L’équipe de Penn State a indiqué que cet écart vient du fait que la forme des tanins compte autant, voire davantage, que leur quantité. Dans le vin, une grande partie des tanins responsables de l’astringence sont des procyanidines, des chaînes constituées à partir du flavanol catéchine. Ces chaînes varient en longueur et en structure, ce qui influe sur leur capacité à se lier aux protéines de la salive.

Lorsque les tanins se lient à ces protéines, ils réduisent la couche lubrifiante dans la bouche. Les protéines s’agglomèrent et perdent leur solubilité, créant cette sensation de sécheresse associée à l’astringence. Les chaînes de tanins plus longues et plus emmêlées ont tendance à éliminer plus rapidement la lubrification et à paraître plus âpres, tandis que des chaînes plus courtes ou repliées différemment peuvent produire une texture plus douce.

Pour saisir ces différences, les chercheurs ont créé une méthode appelée Condensed Tannin Fragmentation Fingerprinting. Cette approche utilise la spectrométrie de masse à haute résolution pour fragmenter les molécules de tanins et identifier leur profil structurel. L’équipe a appliqué trois niveaux de tension, 30, 110 et 140 volts, afin que les chaînes de tanins courtes, moyennes et longues puissent toutes être mesurées dans une même analyse.

Les chercheurs ont testé la méthode sur 19 mélanges de laboratoire aux compositions connues et sur huit cidres commerciaux. Ils ont indiqué que les empreintes moléculaires correspondaient aux structures connues avec une précision de 2 %. Le système leur a également permis de calculer le degré moyen de polymérisation, une mesure de la longueur moyenne des chaînes qu’ils jugent plus utile qu’un simple total global des tanins.

L’étude a été publiée dans le Journal of Agricultural and Food Chemistry.

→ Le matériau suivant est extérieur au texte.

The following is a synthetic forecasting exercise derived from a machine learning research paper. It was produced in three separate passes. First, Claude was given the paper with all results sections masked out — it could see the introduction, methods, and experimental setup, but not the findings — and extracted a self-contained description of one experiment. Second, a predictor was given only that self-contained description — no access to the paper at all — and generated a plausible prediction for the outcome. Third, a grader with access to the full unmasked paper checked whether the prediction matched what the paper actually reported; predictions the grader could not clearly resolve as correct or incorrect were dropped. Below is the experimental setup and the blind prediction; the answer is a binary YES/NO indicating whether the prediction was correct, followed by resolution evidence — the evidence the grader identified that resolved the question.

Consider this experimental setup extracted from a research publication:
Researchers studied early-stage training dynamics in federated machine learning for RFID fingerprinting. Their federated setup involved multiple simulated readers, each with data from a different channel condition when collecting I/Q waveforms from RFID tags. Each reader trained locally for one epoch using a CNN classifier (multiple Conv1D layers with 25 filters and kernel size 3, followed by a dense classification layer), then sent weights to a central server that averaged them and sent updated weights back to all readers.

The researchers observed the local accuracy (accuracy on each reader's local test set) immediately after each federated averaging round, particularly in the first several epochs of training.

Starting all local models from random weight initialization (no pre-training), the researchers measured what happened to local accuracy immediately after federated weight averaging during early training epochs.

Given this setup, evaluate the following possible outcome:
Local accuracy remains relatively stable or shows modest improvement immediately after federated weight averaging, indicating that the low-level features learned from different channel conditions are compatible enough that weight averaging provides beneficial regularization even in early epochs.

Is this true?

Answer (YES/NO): NO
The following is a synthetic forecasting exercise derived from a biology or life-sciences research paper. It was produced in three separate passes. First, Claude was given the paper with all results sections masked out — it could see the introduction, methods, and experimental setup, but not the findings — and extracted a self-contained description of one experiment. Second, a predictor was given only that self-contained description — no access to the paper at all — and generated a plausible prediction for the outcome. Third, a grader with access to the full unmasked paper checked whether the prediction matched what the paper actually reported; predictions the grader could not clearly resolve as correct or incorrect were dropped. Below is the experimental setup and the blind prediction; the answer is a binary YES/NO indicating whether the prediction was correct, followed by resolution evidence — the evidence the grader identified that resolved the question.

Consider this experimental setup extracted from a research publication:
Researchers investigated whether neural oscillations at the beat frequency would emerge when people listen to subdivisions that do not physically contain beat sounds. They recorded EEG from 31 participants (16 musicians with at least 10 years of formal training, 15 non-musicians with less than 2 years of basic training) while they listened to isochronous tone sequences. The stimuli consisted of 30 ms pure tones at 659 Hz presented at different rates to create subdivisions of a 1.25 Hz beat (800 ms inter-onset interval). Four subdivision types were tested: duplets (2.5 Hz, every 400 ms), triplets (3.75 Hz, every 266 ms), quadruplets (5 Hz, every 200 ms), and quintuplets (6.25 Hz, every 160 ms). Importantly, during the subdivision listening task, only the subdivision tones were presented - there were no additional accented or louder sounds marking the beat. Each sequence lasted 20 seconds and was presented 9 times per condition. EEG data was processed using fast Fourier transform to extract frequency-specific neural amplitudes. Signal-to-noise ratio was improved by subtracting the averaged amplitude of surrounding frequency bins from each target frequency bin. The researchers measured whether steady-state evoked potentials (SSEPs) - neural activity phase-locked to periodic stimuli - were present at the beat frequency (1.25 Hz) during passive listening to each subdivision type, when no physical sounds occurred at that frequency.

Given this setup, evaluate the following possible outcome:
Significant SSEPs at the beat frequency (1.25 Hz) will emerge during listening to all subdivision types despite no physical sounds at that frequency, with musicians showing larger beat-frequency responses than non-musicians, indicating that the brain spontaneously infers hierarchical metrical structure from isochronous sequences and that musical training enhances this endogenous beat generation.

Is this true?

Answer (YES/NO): NO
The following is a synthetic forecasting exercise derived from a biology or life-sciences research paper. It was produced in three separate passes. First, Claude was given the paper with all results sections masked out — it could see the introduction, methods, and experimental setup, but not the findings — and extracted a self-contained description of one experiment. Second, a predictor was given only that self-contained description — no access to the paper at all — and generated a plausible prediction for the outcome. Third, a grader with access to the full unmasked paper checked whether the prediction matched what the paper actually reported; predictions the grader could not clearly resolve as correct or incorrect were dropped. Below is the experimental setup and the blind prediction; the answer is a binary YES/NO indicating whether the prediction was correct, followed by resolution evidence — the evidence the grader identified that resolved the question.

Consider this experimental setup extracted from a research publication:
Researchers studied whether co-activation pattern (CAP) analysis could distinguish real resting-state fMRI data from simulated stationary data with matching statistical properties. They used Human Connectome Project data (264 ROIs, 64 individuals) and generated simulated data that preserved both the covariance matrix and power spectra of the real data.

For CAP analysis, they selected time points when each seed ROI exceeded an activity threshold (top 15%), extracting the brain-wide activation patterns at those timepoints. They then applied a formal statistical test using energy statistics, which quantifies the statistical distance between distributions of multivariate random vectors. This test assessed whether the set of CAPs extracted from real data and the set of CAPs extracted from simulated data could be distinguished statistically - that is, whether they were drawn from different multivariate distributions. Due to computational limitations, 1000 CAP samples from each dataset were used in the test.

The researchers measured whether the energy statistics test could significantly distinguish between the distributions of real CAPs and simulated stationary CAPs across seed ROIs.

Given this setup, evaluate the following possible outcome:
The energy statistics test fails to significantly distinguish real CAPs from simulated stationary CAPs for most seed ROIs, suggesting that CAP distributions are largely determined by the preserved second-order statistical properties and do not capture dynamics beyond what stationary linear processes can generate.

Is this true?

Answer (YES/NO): YES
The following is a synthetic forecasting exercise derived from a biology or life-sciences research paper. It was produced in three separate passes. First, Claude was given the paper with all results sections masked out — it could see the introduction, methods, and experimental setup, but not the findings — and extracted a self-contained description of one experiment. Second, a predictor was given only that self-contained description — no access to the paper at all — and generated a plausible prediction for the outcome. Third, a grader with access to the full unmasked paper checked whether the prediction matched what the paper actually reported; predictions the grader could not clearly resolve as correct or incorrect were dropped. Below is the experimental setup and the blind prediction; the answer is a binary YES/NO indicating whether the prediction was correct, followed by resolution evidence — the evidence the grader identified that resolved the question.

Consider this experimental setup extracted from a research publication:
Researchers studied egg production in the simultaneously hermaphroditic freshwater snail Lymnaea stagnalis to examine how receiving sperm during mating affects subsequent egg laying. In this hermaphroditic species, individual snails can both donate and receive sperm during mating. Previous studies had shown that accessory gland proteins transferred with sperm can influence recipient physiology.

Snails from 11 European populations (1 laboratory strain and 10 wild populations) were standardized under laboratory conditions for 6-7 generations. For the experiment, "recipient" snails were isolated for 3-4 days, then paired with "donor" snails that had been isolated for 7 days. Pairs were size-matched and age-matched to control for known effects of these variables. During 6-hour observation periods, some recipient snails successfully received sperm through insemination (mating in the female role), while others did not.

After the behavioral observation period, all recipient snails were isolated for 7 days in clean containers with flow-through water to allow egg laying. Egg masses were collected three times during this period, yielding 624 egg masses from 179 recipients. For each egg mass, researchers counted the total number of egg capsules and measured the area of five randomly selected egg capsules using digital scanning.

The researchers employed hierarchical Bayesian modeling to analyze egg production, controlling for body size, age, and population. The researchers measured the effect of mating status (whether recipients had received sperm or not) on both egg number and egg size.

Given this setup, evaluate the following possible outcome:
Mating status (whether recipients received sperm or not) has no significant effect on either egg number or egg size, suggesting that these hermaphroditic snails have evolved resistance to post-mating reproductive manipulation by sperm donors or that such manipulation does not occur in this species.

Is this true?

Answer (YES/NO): YES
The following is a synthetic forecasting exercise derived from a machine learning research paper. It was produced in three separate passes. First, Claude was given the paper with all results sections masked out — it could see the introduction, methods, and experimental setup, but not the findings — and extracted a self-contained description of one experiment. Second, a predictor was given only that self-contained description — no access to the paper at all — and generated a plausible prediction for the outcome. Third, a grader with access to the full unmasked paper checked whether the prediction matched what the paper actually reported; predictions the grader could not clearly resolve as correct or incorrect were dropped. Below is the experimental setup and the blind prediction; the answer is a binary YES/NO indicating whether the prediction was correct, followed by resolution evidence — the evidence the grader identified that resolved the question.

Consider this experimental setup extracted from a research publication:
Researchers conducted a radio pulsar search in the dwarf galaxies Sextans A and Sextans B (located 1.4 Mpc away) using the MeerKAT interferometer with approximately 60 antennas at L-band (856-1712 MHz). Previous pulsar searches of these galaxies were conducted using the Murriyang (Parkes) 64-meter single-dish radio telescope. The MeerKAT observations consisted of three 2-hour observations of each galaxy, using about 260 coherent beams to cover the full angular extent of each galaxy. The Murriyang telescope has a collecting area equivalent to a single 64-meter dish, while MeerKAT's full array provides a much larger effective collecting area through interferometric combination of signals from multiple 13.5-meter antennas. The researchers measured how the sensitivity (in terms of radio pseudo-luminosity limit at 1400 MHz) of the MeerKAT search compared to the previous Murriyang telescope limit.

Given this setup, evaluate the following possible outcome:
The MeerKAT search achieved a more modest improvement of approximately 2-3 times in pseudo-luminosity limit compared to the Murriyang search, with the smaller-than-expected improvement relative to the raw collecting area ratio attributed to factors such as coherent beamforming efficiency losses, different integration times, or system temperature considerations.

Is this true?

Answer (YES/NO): NO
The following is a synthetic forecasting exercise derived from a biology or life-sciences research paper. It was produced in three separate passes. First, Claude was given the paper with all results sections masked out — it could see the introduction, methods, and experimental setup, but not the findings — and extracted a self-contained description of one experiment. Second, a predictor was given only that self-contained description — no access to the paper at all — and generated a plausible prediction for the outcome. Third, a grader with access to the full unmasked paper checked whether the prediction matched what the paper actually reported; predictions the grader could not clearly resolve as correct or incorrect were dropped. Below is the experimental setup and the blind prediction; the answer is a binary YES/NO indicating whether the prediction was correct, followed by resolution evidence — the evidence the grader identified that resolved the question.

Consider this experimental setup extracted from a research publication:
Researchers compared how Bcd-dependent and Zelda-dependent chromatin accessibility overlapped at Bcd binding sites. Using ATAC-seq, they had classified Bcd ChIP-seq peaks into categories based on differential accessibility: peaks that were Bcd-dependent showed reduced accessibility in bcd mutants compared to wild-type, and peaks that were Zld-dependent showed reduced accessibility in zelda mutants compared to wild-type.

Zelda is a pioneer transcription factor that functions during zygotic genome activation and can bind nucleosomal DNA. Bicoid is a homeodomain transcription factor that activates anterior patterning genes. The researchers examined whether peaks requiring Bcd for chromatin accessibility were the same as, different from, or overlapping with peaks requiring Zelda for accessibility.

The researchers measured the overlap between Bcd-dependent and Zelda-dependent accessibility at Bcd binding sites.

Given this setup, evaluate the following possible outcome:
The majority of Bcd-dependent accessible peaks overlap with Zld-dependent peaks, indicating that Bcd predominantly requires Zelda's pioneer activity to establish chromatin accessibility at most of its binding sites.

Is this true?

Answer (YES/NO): NO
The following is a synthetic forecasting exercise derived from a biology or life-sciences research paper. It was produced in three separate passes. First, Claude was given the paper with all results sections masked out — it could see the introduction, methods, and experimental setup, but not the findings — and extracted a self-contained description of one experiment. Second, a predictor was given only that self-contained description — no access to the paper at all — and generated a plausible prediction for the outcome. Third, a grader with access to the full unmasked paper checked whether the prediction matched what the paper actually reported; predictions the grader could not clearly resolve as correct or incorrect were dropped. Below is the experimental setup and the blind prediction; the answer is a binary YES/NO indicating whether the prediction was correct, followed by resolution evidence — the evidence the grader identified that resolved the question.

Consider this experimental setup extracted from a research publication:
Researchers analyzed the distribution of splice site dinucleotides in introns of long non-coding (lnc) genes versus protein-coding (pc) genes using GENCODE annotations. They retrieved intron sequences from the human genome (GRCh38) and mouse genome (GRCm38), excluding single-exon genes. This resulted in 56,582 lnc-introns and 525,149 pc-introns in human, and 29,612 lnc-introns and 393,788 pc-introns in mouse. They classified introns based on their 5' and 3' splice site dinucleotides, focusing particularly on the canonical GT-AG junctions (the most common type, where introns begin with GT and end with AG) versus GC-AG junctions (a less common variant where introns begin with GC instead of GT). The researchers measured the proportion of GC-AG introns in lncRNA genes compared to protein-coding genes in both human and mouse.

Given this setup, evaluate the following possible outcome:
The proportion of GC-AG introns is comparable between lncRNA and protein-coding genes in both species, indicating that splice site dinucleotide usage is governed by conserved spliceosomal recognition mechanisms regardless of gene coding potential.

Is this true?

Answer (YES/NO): NO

Ces résultats pourraient intéresser les producteurs de vin car ils offrent un moyen possible de rapprocher l’analyse en laboratoire de la texture perçue. Cela pourrait améliorer le contrôle qualité dans les caves en aidant les producteurs à suivre l’évolution de la structure des tanins pendant la fermentation, l’assemblage ou l’élevage, plutôt que de s’appuyer principalement sur des panels sensoriels et sur des totaux phénoliques globaux.

L’intérêt potentiel pourrait être particulièrement élevé dans les régions viticoles plus fraîches. Les chercheurs ont indiqué que les raisins provenant d’endroits comme la Pennsylvanie ou la Scandinavie développent souvent moins de tanins issus des pellicules et des pépins plus courts que ceux cultivés dans des régions plus chaudes comme la Californie ou l’Australie. En conséquence, les vins peuvent sembler plus légers même lorsque l’alcool et la couleur sont similaires.

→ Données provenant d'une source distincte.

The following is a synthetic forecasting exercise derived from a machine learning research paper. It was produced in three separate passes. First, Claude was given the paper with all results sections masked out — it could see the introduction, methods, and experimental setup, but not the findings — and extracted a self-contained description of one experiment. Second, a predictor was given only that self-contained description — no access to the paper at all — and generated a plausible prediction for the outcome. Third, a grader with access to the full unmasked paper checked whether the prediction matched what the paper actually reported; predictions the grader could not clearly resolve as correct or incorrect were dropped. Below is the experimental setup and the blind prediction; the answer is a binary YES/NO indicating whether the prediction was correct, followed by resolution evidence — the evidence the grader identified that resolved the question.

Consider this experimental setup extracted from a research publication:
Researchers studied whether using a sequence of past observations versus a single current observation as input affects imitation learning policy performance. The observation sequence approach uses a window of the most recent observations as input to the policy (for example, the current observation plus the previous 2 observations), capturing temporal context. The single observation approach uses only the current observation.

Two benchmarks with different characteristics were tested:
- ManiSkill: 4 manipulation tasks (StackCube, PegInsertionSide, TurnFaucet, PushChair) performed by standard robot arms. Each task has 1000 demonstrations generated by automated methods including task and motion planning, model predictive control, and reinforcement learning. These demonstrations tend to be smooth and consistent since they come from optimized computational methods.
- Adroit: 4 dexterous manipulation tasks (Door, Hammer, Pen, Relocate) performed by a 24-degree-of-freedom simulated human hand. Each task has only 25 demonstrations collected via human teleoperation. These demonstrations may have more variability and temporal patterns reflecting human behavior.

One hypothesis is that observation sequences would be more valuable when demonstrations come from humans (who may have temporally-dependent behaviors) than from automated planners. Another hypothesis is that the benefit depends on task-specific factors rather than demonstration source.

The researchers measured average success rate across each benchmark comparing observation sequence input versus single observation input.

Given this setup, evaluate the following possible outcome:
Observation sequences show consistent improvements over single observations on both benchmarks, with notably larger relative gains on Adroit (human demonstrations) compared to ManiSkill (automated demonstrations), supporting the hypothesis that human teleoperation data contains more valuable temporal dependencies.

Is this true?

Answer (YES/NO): NO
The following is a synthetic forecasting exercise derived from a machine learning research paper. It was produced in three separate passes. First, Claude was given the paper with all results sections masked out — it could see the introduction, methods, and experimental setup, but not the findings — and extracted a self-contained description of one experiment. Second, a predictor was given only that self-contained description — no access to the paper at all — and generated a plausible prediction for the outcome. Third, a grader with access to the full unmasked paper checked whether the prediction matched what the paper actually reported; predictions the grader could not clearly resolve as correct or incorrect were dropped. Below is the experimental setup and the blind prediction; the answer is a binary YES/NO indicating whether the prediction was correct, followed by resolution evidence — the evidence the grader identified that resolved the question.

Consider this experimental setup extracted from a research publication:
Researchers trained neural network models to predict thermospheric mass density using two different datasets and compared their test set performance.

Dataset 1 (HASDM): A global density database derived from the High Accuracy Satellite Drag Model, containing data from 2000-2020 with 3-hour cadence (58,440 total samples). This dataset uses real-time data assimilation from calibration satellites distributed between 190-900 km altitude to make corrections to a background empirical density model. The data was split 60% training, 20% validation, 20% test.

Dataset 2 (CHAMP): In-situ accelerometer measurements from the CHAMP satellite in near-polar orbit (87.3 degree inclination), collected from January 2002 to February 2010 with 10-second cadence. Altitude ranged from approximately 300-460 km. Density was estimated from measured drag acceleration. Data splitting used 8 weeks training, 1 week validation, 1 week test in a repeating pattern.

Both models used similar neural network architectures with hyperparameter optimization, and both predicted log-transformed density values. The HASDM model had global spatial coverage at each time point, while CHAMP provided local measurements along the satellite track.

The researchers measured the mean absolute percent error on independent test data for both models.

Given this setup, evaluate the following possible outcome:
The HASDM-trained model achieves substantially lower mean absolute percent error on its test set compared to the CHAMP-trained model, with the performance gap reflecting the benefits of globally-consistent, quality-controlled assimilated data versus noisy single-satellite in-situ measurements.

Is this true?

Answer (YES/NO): NO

Jusqu’à présent, dans ces régions, viticulteurs et vignerons devaient souvent ajuster les méthodes de fermentation, l’usage du bois et les assemblages par essais successifs et à la dégustation, car les chiffres standard sur les tanins n’expliquaient pas entièrement la texture. Penn State a indiqué que sa méthode fournit un résultat en une minute d’analyse, ce qui pourrait la rendre pratique pour des contrôles courants en cave. Le groupe teste également en version bêta un instrument format valise conçu pour être placé près du pressoir.

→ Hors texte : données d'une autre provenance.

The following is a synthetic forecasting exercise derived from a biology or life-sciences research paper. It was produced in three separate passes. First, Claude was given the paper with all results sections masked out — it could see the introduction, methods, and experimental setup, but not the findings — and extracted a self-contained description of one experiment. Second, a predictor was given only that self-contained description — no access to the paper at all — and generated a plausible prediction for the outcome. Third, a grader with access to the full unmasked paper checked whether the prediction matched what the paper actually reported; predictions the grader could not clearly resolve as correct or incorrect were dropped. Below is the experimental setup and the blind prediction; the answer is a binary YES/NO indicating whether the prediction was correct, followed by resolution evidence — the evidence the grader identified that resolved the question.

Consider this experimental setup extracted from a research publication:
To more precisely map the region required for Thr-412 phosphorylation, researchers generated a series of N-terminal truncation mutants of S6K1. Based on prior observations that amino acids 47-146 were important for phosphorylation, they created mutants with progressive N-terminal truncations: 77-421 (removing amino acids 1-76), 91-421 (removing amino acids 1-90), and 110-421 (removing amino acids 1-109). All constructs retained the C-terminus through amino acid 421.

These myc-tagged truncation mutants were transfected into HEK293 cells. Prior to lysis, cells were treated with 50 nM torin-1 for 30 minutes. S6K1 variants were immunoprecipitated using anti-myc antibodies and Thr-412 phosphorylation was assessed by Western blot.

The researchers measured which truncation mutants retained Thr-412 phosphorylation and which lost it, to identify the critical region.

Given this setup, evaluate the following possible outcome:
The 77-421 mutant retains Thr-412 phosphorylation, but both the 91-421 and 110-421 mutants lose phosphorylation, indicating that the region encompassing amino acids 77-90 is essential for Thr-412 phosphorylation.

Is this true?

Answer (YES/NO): NO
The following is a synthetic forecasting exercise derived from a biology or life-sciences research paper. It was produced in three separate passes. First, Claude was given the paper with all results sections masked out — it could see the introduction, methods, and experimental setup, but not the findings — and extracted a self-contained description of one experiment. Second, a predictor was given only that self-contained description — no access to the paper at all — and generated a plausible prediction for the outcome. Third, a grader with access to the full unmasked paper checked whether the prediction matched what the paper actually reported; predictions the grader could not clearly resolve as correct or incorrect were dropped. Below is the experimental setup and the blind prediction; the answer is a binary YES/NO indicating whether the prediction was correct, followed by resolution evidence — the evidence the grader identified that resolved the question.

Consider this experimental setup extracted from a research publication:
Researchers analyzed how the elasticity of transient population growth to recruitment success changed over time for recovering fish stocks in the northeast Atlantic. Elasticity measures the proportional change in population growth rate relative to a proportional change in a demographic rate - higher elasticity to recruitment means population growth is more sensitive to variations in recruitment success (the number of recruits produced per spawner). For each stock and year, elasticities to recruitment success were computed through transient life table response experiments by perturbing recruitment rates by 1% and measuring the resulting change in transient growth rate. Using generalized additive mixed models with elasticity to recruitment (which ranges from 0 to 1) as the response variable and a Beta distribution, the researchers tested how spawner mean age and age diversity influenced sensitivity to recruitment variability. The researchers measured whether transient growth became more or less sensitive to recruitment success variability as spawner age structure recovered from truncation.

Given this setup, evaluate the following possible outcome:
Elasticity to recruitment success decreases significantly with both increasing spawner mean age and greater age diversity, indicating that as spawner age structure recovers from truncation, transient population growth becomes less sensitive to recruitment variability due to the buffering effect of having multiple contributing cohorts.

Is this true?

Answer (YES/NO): NO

Les implications pourraient aller au-delà du vin. Les chaînes de procyanidines contribuent aussi aux propriétés antioxydantes du thé, du cacao et du chocolat noir, et l’équipe a indiqué adapter la méthode au vin blanc, au café et au houblon. Pour les fabricants de boissons plus largement, cela ouvre la possibilité d’outils analytiques plus standardisés reliant structure moléculaire et perception sensorielle dans des catégories allant de la bière à d’autres boissons d’origine végétale.

Les chercheurs ont également indiqué qu’une analyse structurelle pourrait aider à clarifier certains résultats incohérents dans les études nutritionnelles sur la consommation modérée de vin et la santé cardiaque, en séparant les tanins selon leur forme plutôt qu’en les mesurant comme un total unique. Ils ont suggéré que cette approche pourrait aussi aider les chercheurs à examiner des résultats contradictoires liés au vin et au risque de cancer.